■ **Short task 1**
Count the lines in the records that contain the string "much", with case counting, and give only the number.

■ **Selected excerpt**
········
If you replace /sbin/modprobe in the kernel module loader, does the
delay go away:
  echo /bin/true > /proc/sys/kernel/modprobe
?

Kay
Comment 5 Anonymous Emailer 2008-12-11 15:05:53 UTC
Reply-To: zbr@ioremap.net

On Fri, Dec 12, 2008 at 01:51:58AM +0300, Evgeniy Polyakov (zbr@ioremap.net) wrote:
> > > If I write a small pilot program that calls socket(PF_NETLINK, SOCK_RAW,
> > > NETLINK_AUDIT), it will delay by 1-2 seconds 100% of the time (assuming
> server
> > > has been online for a while).  Certain protocol types given to socket()
> have
> > > zero delay (because no module needs to be loaded).
> > > 
> > > Steps to reproduce:
> > > Once server has been online for a while, a simple call to
> socket(PF_NETLINK,
> > > SOCK_RAW, NETLINK_AUDIT) shows the problem.
> > 
> > OK, weird.
> > 
> > Please get sysrq working then get us a task trace, so we can see who is
> > sleeping where.  Do this:
> > 
> > 
> > - run your "small pilot program"
········
■ **Short task 2**
Please continue the bug-report thread about the NETLINK_AUDIT socket delay, picking up right after its last line.

■ **Extracted material**
········
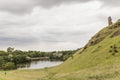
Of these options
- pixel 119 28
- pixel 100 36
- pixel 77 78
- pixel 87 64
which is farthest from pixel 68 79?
pixel 100 36

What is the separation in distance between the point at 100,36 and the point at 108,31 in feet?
19.2

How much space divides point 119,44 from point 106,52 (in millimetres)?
8209

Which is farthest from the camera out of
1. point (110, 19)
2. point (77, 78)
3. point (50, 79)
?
point (110, 19)

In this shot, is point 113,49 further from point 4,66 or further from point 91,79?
point 4,66

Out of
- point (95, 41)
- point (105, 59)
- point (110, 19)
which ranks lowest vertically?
point (105, 59)

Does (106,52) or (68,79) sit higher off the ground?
(106,52)

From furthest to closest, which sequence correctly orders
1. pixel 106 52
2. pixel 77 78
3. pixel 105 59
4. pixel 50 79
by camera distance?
pixel 106 52
pixel 105 59
pixel 50 79
pixel 77 78

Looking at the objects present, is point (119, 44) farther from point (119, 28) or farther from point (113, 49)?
point (119, 28)

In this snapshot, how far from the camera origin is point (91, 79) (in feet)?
209

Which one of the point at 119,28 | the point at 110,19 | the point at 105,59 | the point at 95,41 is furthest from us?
the point at 110,19

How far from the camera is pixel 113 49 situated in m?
95.4

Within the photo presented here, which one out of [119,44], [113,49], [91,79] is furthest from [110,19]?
[91,79]

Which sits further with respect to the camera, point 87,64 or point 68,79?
point 87,64

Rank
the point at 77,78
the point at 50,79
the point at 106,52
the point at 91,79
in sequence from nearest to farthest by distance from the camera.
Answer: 1. the point at 91,79
2. the point at 77,78
3. the point at 50,79
4. the point at 106,52
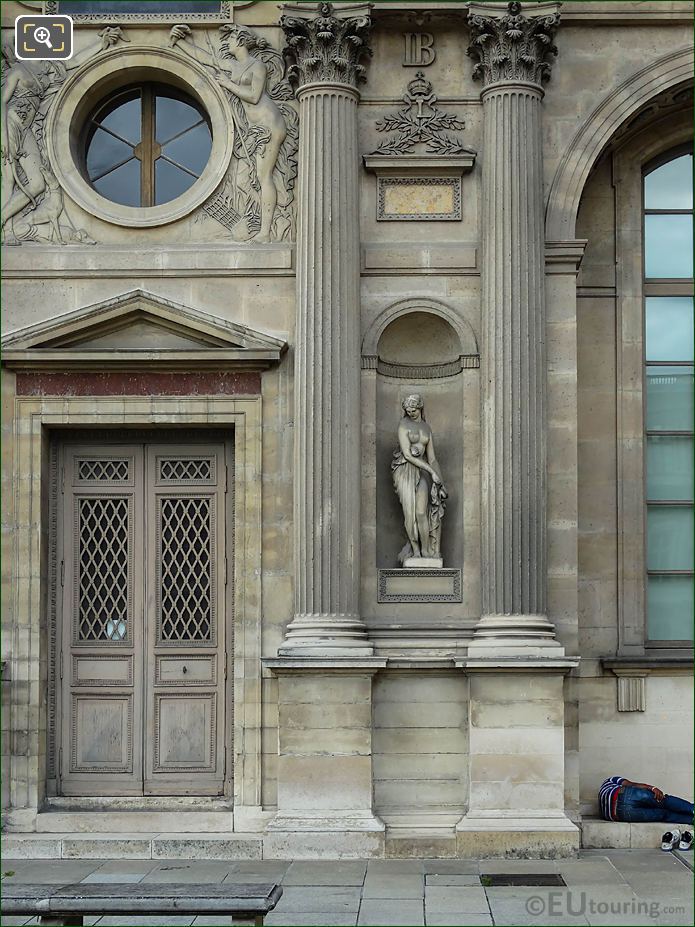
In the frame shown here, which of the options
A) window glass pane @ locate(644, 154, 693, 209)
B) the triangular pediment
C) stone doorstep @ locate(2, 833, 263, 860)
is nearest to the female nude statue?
the triangular pediment

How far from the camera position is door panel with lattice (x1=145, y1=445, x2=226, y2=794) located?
14844mm

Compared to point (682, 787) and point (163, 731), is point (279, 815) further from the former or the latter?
point (682, 787)

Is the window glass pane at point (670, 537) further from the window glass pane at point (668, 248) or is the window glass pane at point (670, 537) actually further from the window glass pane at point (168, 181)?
the window glass pane at point (168, 181)

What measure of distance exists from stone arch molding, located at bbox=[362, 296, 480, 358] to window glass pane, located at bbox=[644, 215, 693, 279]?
246 centimetres

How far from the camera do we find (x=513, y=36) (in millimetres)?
14523

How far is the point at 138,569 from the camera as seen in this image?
14.9 metres

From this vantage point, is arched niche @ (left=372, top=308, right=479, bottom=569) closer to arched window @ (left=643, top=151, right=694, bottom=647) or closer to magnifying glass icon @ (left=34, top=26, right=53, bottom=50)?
arched window @ (left=643, top=151, right=694, bottom=647)

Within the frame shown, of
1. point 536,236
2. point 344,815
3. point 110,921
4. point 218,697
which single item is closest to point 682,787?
point 344,815

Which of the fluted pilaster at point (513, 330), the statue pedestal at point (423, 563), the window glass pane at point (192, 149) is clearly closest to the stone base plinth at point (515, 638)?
Answer: the fluted pilaster at point (513, 330)

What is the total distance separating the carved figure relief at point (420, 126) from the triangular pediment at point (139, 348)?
232 cm

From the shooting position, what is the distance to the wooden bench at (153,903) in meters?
9.48

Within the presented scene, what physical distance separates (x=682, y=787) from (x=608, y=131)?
6666mm

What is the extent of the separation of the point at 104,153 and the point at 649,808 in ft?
28.3

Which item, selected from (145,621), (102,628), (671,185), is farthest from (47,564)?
(671,185)
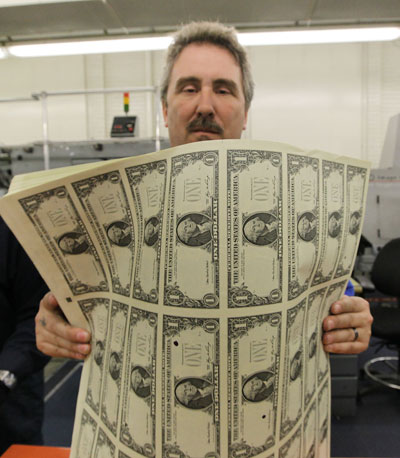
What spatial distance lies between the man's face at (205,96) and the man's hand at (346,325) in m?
0.36

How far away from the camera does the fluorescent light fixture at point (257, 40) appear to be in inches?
127

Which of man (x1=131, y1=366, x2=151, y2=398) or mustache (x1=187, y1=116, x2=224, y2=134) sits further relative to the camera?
mustache (x1=187, y1=116, x2=224, y2=134)

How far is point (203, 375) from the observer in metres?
0.35

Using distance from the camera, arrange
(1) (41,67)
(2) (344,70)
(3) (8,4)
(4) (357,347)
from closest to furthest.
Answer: (4) (357,347) → (3) (8,4) → (2) (344,70) → (1) (41,67)

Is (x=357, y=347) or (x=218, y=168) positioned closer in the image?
(x=218, y=168)

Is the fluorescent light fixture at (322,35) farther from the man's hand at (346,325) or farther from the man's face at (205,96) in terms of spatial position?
the man's hand at (346,325)

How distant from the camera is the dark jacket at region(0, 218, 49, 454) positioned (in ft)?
2.56

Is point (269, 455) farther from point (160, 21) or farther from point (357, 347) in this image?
point (160, 21)

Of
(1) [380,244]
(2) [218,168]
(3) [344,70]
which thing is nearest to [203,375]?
(2) [218,168]

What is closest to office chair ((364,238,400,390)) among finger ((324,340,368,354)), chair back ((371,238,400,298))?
chair back ((371,238,400,298))

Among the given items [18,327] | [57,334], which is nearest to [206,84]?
[57,334]

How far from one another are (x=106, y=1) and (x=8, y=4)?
3.30ft

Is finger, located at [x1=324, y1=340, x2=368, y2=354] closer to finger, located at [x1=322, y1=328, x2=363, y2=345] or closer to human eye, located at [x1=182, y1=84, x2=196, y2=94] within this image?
finger, located at [x1=322, y1=328, x2=363, y2=345]

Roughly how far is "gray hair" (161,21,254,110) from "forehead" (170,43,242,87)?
0.04 ft
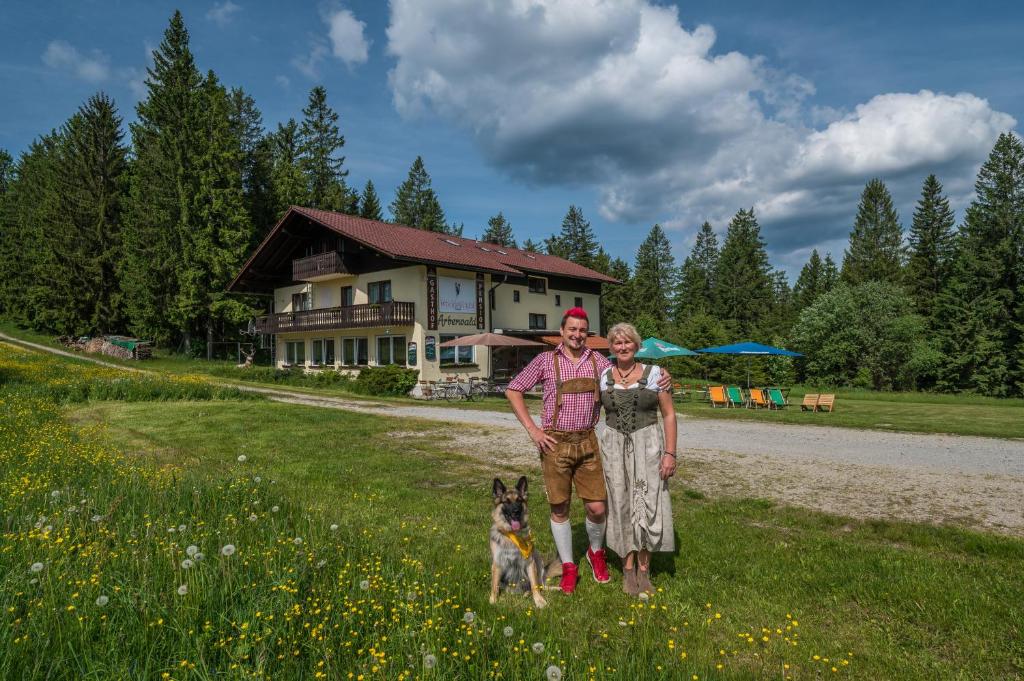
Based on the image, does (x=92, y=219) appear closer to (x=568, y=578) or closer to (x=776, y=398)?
(x=776, y=398)

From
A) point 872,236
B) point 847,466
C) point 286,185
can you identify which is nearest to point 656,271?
point 872,236

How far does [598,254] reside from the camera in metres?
70.1

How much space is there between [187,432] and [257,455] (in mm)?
3238

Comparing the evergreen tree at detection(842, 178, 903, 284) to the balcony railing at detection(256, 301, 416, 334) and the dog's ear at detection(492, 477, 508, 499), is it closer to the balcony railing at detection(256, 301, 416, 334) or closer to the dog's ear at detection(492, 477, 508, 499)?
the balcony railing at detection(256, 301, 416, 334)

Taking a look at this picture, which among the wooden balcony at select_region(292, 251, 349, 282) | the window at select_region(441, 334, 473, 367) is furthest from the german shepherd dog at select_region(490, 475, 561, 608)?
the wooden balcony at select_region(292, 251, 349, 282)

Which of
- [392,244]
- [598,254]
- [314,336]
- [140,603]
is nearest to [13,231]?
[314,336]

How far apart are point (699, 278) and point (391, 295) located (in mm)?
53518

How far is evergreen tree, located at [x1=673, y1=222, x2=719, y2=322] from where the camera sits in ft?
231

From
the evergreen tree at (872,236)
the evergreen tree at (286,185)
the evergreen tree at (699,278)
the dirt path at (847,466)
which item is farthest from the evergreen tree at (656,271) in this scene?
the dirt path at (847,466)

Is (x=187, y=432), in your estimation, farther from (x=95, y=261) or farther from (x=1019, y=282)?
(x=1019, y=282)

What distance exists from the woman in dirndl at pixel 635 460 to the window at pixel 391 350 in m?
24.0

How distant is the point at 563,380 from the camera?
4.06 meters

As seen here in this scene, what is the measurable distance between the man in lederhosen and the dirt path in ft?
11.1

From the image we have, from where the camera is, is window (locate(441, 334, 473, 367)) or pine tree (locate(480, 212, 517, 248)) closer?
window (locate(441, 334, 473, 367))
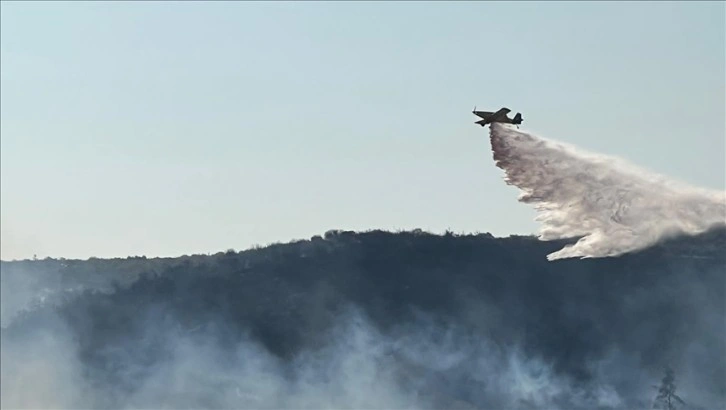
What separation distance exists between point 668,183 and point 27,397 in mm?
98732

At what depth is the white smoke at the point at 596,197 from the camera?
127750mm

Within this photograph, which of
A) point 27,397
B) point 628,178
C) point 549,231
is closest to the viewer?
point 549,231

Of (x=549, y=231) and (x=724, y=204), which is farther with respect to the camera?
(x=724, y=204)

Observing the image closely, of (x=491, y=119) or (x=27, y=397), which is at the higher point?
(x=491, y=119)

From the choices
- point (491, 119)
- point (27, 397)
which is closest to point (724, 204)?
point (491, 119)

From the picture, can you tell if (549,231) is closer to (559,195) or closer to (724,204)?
········
■ **Written answer 1**
2

■ **Written answer 2**
> 
> Or send it to us and we will quickly fix the bug :)
> 
> Thank you!

Btw, does this ugly hack fix the problem?
According to your description it may be the case.

diff --git a/net/netlink/af_netlink.c b/net/netlink/af_netlink.c
index 480184a..2b64eb5 100644
--- a/net/netlink/af_netlink.c
+++ b/net/netlink/af_netlink.c
@@ -434,6 +434,10 @@ static int netlink_create(struct net *net, struct socket *sock, int protocol)
 	if (protocol < 0 || protocol >= MAX_LINKS)
 		return -EPROTONOSUPPORT;
 
+#ifndef CONFIG_AUDIT
+	if (protocol == NETLINK_AUDIT)
+		return -EPROTONOSUPPORT;
+#endif
 	netlink_lock_table();
 #ifdef CONFIG_MODULES
 	if (!nl_table[protocol].registered) {
Comment 6 Michael Spiegle 2008-12-12 11:01:00 UTC
Created attachment 19263 [details]
Kernel config
Comment 7 Michael Spiegle 2008-12-12 11:23:14 UTC
Created attachment 19264 [details]
Task Trace
Comment 8 Michael Spiegle 2008-12-12 11:43:23 UTC
> It'd be great if you could test something more recent please.

Will do.  It takes a little bit of time to reproduce, so I'll respond 
now with information from my current kernel and update once the new 
kernel is running.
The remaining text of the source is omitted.